People ask:
What’s the real value of ROBO Protocol?
I ask a different question.
If tomorrow every robot has a wallet —
is the world ready to give that robot a legal identity too?
That’s where the real test begins for Fabric Foundation and ROBO.
We talk a lot about the “Robot Economy.”
But an economy isn’t built on payments alone.
It’s built on:
Identity
Responsibility
Trust
Verifiability
If a robot can transact independently,
can it also be accountable independently?
Or will a human always stand behind it when something goes wrong?
The real gap isn’t in technology.
The real gap is in trust architecture.
Today, companies run robots inside closed systems.

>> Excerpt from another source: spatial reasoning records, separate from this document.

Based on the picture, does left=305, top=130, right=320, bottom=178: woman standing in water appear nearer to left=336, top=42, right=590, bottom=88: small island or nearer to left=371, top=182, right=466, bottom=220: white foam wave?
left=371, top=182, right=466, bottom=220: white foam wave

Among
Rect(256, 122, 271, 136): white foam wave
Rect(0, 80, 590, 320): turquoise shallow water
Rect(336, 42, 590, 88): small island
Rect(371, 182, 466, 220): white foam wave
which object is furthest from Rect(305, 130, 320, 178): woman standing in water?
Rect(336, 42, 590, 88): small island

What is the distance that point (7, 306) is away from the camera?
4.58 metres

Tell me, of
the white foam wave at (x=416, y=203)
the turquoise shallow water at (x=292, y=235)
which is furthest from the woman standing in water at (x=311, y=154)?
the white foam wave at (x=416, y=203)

Tomorrow, when robots interact across vendors, across borders, across legal regimes —
where is the shared framework?
At that point, ROBO isn’t just about blockchain.
It becomes about shared standards.
People are watching the price.
I’m watching the posture.
People are watching the chart.
I’m watching the question:
Will serious robotics companies trust infrastructure that lives outside their control?

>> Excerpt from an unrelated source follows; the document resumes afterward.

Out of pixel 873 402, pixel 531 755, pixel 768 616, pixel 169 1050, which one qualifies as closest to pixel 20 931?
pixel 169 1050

If the answer becomes “yes,”
ROBO becomes infrastructure.
If the answer remains “no,”
ROBO remains a narrative.
To me, ROBO is not a present necessity.
It’s preparation for a future moment
when machines don’t just execute tasks —
they make decisions.
And in that world, the most valuable asset won’t be the token.
It will be verifiable trust.
The real question isn’t whether ROBO will move.
The real question is:
When the machine economy arrives, will we be ready?